::: Given text :::

With respect to entertainment, virtual items may provide for playing multiple videos at different positions in a mixed reality scene, internet browsing at different positions in a mixed reality scene, or channel surfing of cable TV channels at different positions in a mixed reality scene.
As described herein, various types of content may be suitable for presentation in a mixed reality scene. For example, a gallery of media, of videos, of photos, and galleries of bookmarks of websites may be projected into a three dimensional space and rendered as a mixed reality scene. A user may organize any of a variety of files or file space for folders, applications, etc., in such a manner. Such techniques can effectively extend a desktop in three dimensions. As described herein, a virtual space can be decoupled from any particular physical place. Such an approach makes a mixed reality space shareable (e.g., two or more users can interact in the same conceptual space, while situated in different places), as well as switchable (the same physical space can support the display of multiple such mixed realities).
As described herein, various tasks may be performed in a cloud as in "cloud computing". Cloud computing is an Internet based development in which typically real-time scalable resources are provided as a service. A mixed reality system may be implemented in part in a "software as a service" (SaaS) framework where resources accessible via the Internet act to satisfy various computational and/or storage needs. In a particular example, a user may access a website via a browser and rely on a camera to scan a local environment. In turn, the information acquired via the scan may be transmitted to a remote location for generation of a map. Geometrically located data may be accessed (e.g., from a local and/or a remote location) to allow for rendering a mixed reality scene. While part of the rendering necessarily occurs locally (e.g., screen buffer to display device), underlying virtual data or real data to populate a screen buffer may be generated or packaged remotely and transmitted to a user's local device.

:::

__What is expected__
Rewrite the text on mixed reality systems, beginning at the words "As described herein, various types" and stopping after "such mixed realities).", with "mixed reality scene" replaced by "augmented reality scene" each time it occurs.

::: Information shown :::

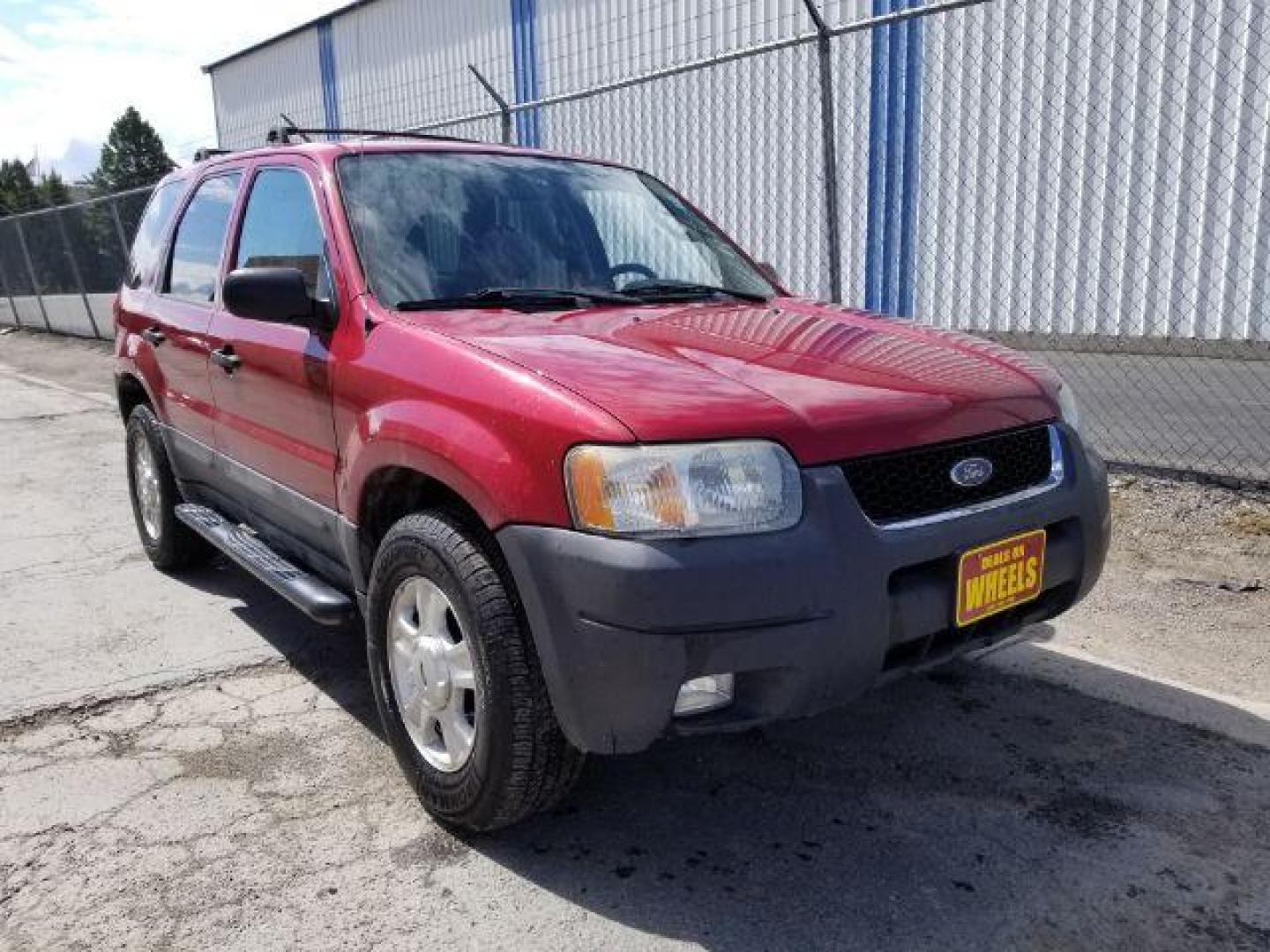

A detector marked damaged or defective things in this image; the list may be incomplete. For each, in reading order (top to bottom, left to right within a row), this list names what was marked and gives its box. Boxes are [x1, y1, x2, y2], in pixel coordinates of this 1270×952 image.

:::

__Problem solution__
As described herein, various types of content may be suitable for presentation in a augmented reality scene. For example, a gallery of media, of videos, of photos, and galleries of bookmarks of websites may be projected into a three dimensional space and rendered as a augmented reality scene. A user may organize any of a variety of files or file space for folders, applications, etc., in such a manner. Such techniques can effectively extend a desktop in three dimensions. As described herein, a virtual space can be decoupled from any particular physical place. Such an approach makes a mixed reality space shareable (e.g., two or more users can interact in the same conceptual space, while situated in different places), as well as switchable (the same physical space can support the display of multiple such mixed realities).